§ What you are asked to do: Rewrite all of the data below with every instance of "camera" changed to "sensor" and nothing else altered. Leave the pictures out of your answer.

§ Recorded data:
>>

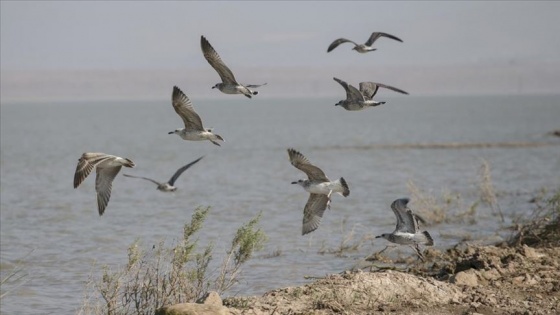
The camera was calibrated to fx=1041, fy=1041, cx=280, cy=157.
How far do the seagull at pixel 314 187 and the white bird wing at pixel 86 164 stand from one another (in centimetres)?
215

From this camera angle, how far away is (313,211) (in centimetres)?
1220

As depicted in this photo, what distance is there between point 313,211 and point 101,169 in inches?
98.7

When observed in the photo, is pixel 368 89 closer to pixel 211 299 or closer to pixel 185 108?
pixel 185 108

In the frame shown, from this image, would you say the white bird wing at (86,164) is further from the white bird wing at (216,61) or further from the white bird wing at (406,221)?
the white bird wing at (406,221)

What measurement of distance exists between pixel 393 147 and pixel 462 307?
41.9 meters

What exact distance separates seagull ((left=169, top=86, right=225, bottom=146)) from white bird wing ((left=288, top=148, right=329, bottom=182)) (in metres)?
1.12

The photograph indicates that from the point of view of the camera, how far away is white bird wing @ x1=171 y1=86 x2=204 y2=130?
11.8m

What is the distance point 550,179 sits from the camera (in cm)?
3394

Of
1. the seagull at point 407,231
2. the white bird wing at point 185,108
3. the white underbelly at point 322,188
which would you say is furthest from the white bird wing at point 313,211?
the white bird wing at point 185,108

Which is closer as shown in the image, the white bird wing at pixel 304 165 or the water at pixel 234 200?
the white bird wing at pixel 304 165

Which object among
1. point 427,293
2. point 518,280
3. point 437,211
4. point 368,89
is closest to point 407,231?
point 427,293

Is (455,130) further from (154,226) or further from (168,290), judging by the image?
(168,290)

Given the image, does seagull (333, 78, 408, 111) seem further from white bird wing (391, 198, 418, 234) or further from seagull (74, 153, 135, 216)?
seagull (74, 153, 135, 216)

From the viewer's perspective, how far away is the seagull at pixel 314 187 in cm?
1097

<<

§ Exercise response:
The sensor was calibrated to fx=1041, fy=1041, cx=280, cy=157.
How far do the seagull at pixel 314 187 and the white bird wing at pixel 86 164 stand from one another (in centimetres)?
215

From this sensor angle, how far away is (313,211) (in centimetres)?
1220

As depicted in this photo, what distance is there between point 313,211 and point 101,169 in inches?
98.7

When observed in the photo, is pixel 368 89 closer to pixel 211 299 or closer to pixel 185 108?
pixel 185 108

In the frame shown, from this image, would you say the white bird wing at (86,164) is further from the white bird wing at (216,61) or further from the white bird wing at (406,221)?
the white bird wing at (406,221)

What measurement of distance exists between pixel 393 147 and pixel 462 307?
41.9 meters

What exact distance separates seagull ((left=169, top=86, right=225, bottom=146)) from white bird wing ((left=288, top=148, right=329, bottom=182)) (in metres)?
1.12

The photograph indicates that from the point of view of the sensor, how far away is white bird wing @ x1=171 y1=86 x2=204 y2=130?
11.8m

What is the distance point 550,179 sits from the sensor (in cm)?
3394

Of
1. the seagull at point 407,231
2. the white bird wing at point 185,108
3. the white underbelly at point 322,188
which would you say is furthest from the white bird wing at point 313,211?
the white bird wing at point 185,108

Which is closer as shown in the image, the white bird wing at pixel 304 165 or the water at pixel 234 200?
the white bird wing at pixel 304 165

Which object among
1. point 427,293
2. point 518,280
3. point 437,211
4. point 368,89
is closest to point 407,231?
point 427,293

Is (455,130) further from (154,226) or further from (168,290), judging by the image?
(168,290)

Given the image, does seagull (333, 78, 408, 111) seem further from white bird wing (391, 198, 418, 234) or further from seagull (74, 153, 135, 216)?
seagull (74, 153, 135, 216)

From the viewer's perspective, how far away is the seagull at pixel 314 187 in cm?
1097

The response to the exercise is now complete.